17 aprile 2016
APPUNTI PER GAZZETTA - IL REFERENDUM DELLE TRIVELLE. IL QUORUM NON VIENE RAGGIUNTO
MARIA TERESA MELI SUL CORRIERE DI STAMATTINA
ROMA Alla vigilia del voto referendario sulle trivelle, Matteo Renzi, almeno all’apparenza, non sembra attendere il risultato delle urne con grandi patemi d’animo. Il presidente del Consiglio, infatti, è convinto che «il quorum non verrà raggiunto», come ha spiegato a qualche interlocutore amico, preoccupato per il voto.
Eppure il premier sa bene qual è la manovra che verrà messa in atto un minuto dopo l’ufficializzazione della percentuale dei votanti, anche se non si raggiungerà il quorum. Ne parlavano l’altro giorno i leader della minoranza del Pd. L’idea, nel caso in cui vada a votare dal 35 per cento in su degli italiani, è quella di mettere l’accento sul fatto che esiste un solido fronte anti-Renzi. Un fronte che in occasione del referendum costituzionale potrebbe allargarsi, dal momento che Forza Italia, che ha lasciato libertà di voto sulle trivelle e non era interessata a cavalcare il referendum di oggi, all’appuntamento di ottobre darà invece battaglia.
Ma il premier è un uomo pragmatico. Ed è convinto che l’importante sia il risultato concreto: ossia la vittoria della sua linea e il mancato raggiungimento del quorum. Il resto appartiene alle «beghe politiche» e al «circo mediatico», e a lui interessa poco.
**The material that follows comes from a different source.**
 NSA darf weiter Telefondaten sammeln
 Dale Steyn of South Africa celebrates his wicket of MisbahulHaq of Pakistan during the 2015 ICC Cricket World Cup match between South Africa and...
Renzi è altrettanto sicuro che l’esito del referendum costituzionale non sarà vincolato al voto di oggi e per lui rappresenterà un successo. È quello l’appuntamento che gli preme. Non a caso il governo, come ha annunciato lo stesso premier in un’intervista concessa al quotidiano Il Resto del Carlino , sta studiando un piano di riduzione delle tasse in favore delle famiglie proprio per l’autunno prossimo, quando si celebrerà il referendum sul ddl Boschi.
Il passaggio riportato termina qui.